The data below shows the winner changing on the last day, which is an indicator that additional data would increase our confidence in the data. The winner “orange line” had a poor day 1, but a strong day 2 and day 3. This is an indicator that the results were still changing at the time of test completion.
How to Test “Predicted Winners”
If you follow all those best practices, you may have a few new ads that have performed well (and reliably) against the control. You’ll have what we call “predicted winners.”
We know these newly-tested predicted winners performed well against the control in a limited test. What we don’t know is what will happen if we really increase their exposure and test them against purchases and for ROAS. Will they continue to perform?
To find that out, each winning variation should be launched into existing ad sets. These variations should be allowed to compete for impressions versus other top ads. This will allow us to verify whether these new predicted winners are holding up at scale.
Run through this process enough, and you’ll finally have found that precious thing… an ad that beats your control.
Pro Tips for Mobile User Acquisition Testing
- Get back to testing – Your new winners will soon fatigue and performance will deteriorate. The best way to offset performance fatigue is to replace old creative with new creative winners
- Do more competitive creative analysis – If you’re a new media buyer (or even an experienced one), spend every bit of free time you have doing competitive creative analysis.
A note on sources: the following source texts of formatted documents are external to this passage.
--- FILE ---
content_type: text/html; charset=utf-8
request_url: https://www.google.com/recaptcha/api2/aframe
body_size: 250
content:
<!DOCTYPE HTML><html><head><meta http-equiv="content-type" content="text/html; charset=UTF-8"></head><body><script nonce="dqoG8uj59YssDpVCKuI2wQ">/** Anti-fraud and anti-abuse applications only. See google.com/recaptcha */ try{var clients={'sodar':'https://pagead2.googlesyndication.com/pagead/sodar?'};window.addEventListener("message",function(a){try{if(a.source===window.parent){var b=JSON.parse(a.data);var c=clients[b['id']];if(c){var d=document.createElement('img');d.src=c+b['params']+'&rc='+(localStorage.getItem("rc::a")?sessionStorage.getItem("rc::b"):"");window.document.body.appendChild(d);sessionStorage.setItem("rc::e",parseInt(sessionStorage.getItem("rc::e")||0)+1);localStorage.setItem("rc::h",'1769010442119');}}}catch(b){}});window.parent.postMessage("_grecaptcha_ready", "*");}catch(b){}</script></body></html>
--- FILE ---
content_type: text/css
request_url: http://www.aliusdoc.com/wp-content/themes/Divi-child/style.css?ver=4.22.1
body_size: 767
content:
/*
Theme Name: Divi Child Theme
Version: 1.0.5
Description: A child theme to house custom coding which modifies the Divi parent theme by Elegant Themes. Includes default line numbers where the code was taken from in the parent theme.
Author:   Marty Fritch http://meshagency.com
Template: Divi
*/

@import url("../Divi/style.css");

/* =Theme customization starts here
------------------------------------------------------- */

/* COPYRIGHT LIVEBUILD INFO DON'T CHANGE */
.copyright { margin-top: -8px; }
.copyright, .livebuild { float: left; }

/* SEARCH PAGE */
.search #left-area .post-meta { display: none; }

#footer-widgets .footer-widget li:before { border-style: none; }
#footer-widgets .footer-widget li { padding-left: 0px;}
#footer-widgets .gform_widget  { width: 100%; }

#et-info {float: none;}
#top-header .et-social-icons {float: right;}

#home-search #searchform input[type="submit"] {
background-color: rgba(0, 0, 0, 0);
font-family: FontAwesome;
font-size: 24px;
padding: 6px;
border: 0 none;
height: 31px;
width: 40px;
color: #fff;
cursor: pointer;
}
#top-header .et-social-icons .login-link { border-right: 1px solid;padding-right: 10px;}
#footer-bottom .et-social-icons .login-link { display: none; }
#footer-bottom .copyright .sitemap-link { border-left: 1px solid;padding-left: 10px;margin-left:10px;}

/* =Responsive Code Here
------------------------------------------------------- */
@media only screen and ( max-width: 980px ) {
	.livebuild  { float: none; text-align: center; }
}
It’s a high-return activity that will help you generate better ads to run your tests with.
- Don’t trash the near winners – Sometimes in tests, we’ll have ads that were within 10% of the control’s performance but didn’t quite beat it. We don’t just kill those “near winners.” We’ll send them back to the creative team so they can tweak those ads just a bit to improve performance.
Conclusion for Creative Testing
Quantitative creative testing has one of the highest ROIs of any business activity. No matter who you are, or how much creative testing you’re doing, do more of it. It’s the single best way to improve the ROAS for your accounts.